Is your acting a tribute to them in some way?
Everything I do is connected to my family, my child, and my ancestors. Without a doubt. We represent. It’s no joke when someone says represent—that’s a real thing. I take that quite seriously. My name is on something. My face is on something. I represent to my people.
How does that come through in Creed III?
In this picture, the character’s name is Damian Anderson. My mother’s maiden name was Terry Anderson. So the Andersons are half my family. I changed the name for that. So I’m always thinking about what my people are going to see—my nuclear family and the culture, what they’re going to see and what they’re going to feel with the roles I do and how I play those roles.
Growing up, what was the first performance you remember seeing that had a profound impact on you?
Church. And I was always in it, you know. There was a cool transition when I would pay more attention to the sermon than the praise and worship. The singing. Not everybody knows what praise and worship is. The choir.
Yeah [laughs].
And I remember when that happened. It happened quite young, when I was about six. I was no longer looking forward to the singing. I was trying to figure out what this person was going to say. I liked to watch what they were saying and how it was impacting people in the congregation.

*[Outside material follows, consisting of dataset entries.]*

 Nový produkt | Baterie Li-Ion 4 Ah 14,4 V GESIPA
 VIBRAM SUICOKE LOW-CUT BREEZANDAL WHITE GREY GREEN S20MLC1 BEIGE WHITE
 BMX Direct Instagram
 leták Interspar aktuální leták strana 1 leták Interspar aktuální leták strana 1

What was it about those sermons that pulled you in?
Well, they all have a nice arc, don’t they? They have the slow part, the quiet part, the loud part, then the quiet part. That’s a movie. That’s essentially how movies go. This is the quiet part. This is the loud part. This is the loud, fast part. We’re cresting—this is the quiet part again. Thank you. Credits.
Right.
So watching that and feeling how that was moving through the congregation, and sometimes the organ comes in and that’s banging—I was looking at it as a bit of a dance, a party.
I could hear the nuance in the message, which was interesting to me. I like language. I like listening to how people talk, how they communicate. And I grew up in the South. So I was hearing the sermon, and I was hearing the homies in the street just talk crazy. That was also exciting to me.

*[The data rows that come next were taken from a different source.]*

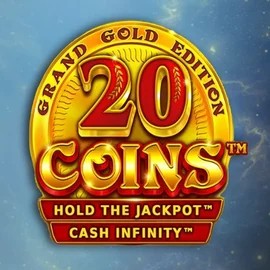 20 Coins Grand Gold Edition online slot from Wazdan – play at blazespinscasino.eu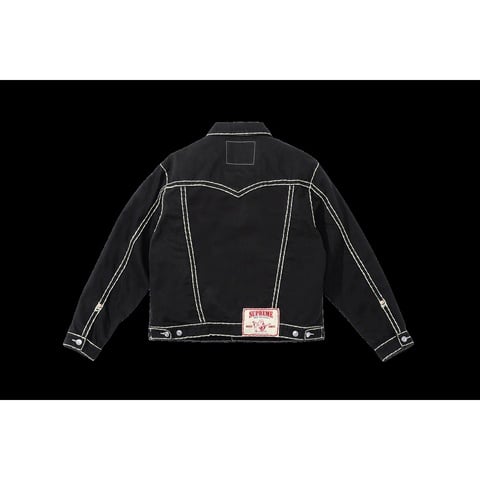 Supreme Supreme®/True Religion® Denim Trucker Jacket - Colorway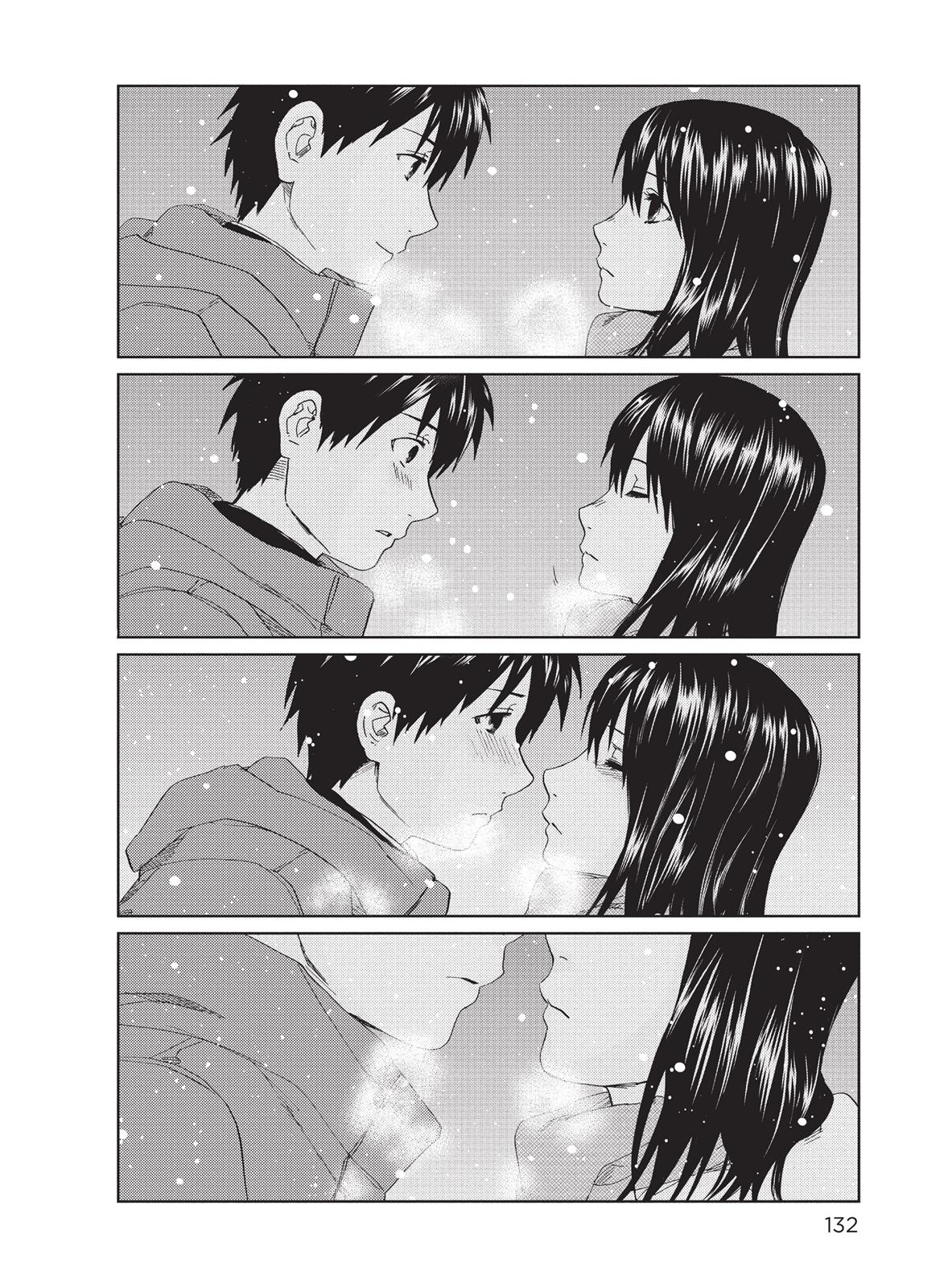 Read 5 Centimeters Per Second En Manga Online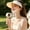 121#Yellow, variant on Slim Digital Handheld Fan, high speed wind gathering, ultra slim easy grip body, simple button control USB rechargeable mini fan for commute office outdoor summer heat relieving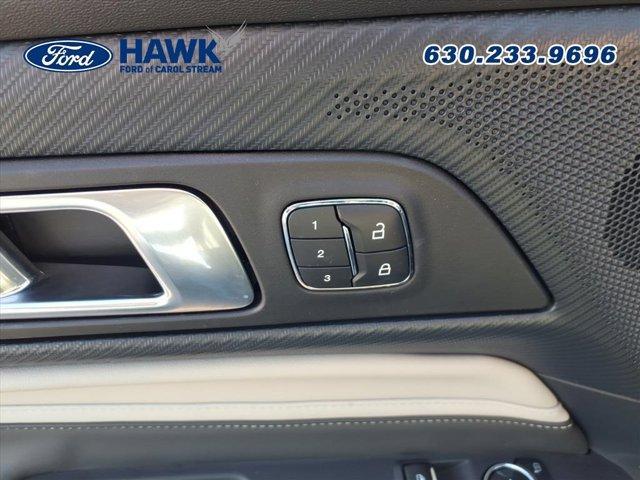 used 2024 Ford Mustang car, priced at $47,999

Let’s talk about that nuance. How do you define it?
I think nuance is when you have two truths running at the same time, perhaps. That’s not the definition. But when you look at a character and you see two truths running parallel, sometimes those two truths may counter one another—they may not be saying the same thing, but they’re both truthful. That, to me, is interesting. That’s where you learn most about people. How great would it be if you could really understand somebody on two different levels at the same time? How much faster would we get to know each other?
When you take on a role, is that what it becomes for you—an attempt to bridge understanding between you and the audience?
The audience has to understand them. Otherwise, it’s essentially a bad performance. If you play a character that seems so fringe, if you can invite the audience to understand that character, that’s a lot more fun. And the reward is greater.